[Directions]
1) In the text about Buffalo and the Rise of the Rest Road Trip, which cities does Steve Case's road show visit?
2) Go on with the text about Buffalo's startup community, starting after its final sentence.

[Selected excerpt]

Buffalo is fortunate to be part of the Rise of the Rest Road Trip with Steve Case. If you don’t know of Steve, simply Google his name – the highlights are he was Co-Founder of AOL, negotiated the largest merger in business history, and now runs a successful investment firm in Washington, D.C. called Revolution...to name a few. Steve’s road show includes day trips to Baltimore, Philadelphia, Buffalo, Manchester, and Portland, where he gets a crash course in each location’s startup ecosystem, meets with local and regional entrepreneurs, leads a pitch competition, and culminates with a celebration of the startup community.
While the startup community is only one component of Buffalo’s resurgence, it plays a critical role in driving sustainable economic revitalization for one key reason: job growth. Smaller lifestyle businesses and large publicly traded companies, have one main thing in common – relatively flat net job creation. The real driver of net new jobs in both macro and micro economies is in startup and high growth companies. Sure, some startups will fail; businesses in all life cycle phases fail all the time. But some will succeed, driving substantial and sustained job creation in the new economy, leveraging new technologies, and embedding skills in an advanced workforce.

[Dataset section]
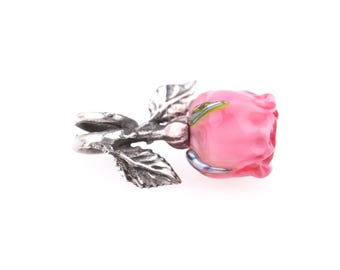 Lampwork Rose Charm by Chronicles Family Sterling Silver Rose Pendant Bead, Handmade Flower Charm for Bracelet Necklace, Bridal Jewelry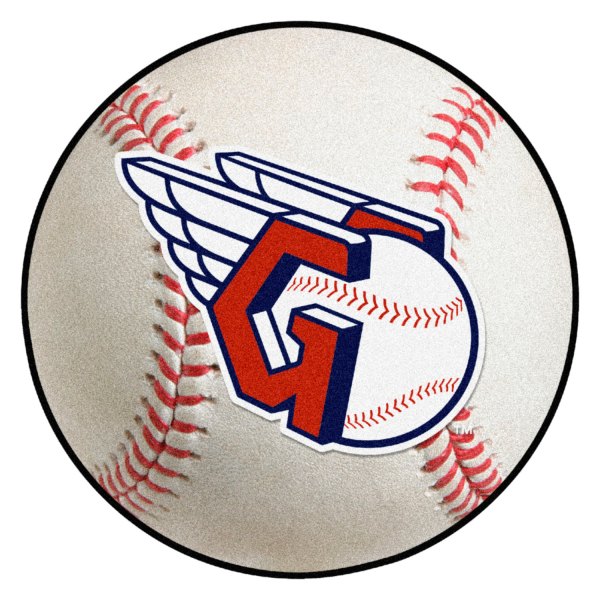 FanMats® - Cleveland Indians 27" Dia Nylon Face Baseball Ball Floor Mat with "C" Logo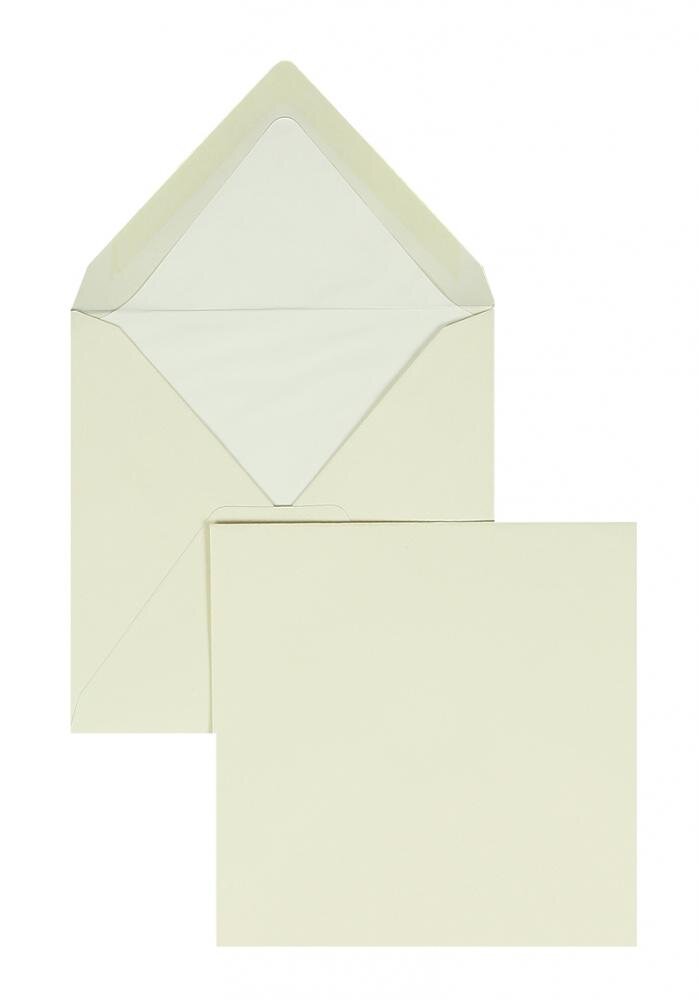enveloppes colorées crème (chamois) 164 x 164 mm | 100 g/m² côtelé (paperado) | sans fenêtre | fermeture gommée | rabat pointu | 100 pièces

[Responses by item number]
1) Baltimore, Philadelphia, Buffalo, Manchester, and Portland.

2)
Solar City is in many ways the biggest symbol of Buffalo’s economic resurgence, yet has only existed since 2006. They are poised to create over 2,000 jobs over the next two years in our city alone. In addition to relocating people from outside of Western New York, they will also be retraining and redeploying hundreds if not thousands of under or unemployed in our workforce. For every Solar City, who has successfully disrupted a mature industry in need of innovation, there are hundreds of startups, leveraging technology and new ways of thinking to evolve analogue or stale industries and markets. These companies are and will continue to be the driver of meaningful net new jobs in Buffalo and in the broader US economy.
So to you, Buffalo, ultimately I say: embrace the foundation of your past triumphant splendor. Look forward, not back, and foster innovation to drive sustained success.